[Material provided — start]
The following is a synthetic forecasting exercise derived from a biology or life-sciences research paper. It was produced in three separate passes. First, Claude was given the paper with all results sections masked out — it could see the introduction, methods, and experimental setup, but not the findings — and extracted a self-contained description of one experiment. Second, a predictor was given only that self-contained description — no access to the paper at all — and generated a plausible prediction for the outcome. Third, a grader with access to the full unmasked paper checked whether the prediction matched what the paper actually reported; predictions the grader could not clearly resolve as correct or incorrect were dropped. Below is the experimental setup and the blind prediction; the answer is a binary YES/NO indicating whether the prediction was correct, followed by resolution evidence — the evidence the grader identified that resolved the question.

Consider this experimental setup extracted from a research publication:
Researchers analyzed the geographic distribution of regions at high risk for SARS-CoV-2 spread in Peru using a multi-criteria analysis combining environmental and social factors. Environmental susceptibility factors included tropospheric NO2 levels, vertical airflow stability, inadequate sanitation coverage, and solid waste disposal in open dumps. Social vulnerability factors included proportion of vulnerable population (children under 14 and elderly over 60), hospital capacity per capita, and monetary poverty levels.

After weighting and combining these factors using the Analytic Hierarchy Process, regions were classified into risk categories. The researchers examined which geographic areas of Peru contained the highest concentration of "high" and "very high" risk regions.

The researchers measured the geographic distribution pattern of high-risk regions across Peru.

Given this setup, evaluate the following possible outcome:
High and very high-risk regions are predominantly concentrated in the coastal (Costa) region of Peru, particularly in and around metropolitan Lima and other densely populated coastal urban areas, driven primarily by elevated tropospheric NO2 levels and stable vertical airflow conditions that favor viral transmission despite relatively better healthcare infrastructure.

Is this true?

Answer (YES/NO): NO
[Material provided — finish]
### Task to complete
Your answer should consist only of the lines from the one that holds "After weighting and" to the end of the entries above, both ends included, each repeated exactly.

### Expected answer
After weighting and combining these factors using the Analytic Hierarchy Process, regions were classified into risk categories. The researchers examined which geographic areas of Peru contained the highest concentration of "high" and "very high" risk regions.

The researchers measured the geographic distribution pattern of high-risk regions across Peru.

Given this setup, evaluate the following possible outcome:
High and very high-risk regions are predominantly concentrated in the coastal (Costa) region of Peru, particularly in and around metropolitan Lima and other densely populated coastal urban areas, driven primarily by elevated tropospheric NO2 levels and stable vertical airflow conditions that favor viral transmission despite relatively better healthcare infrastructure.

Is this true?

Answer (YES/NO): NO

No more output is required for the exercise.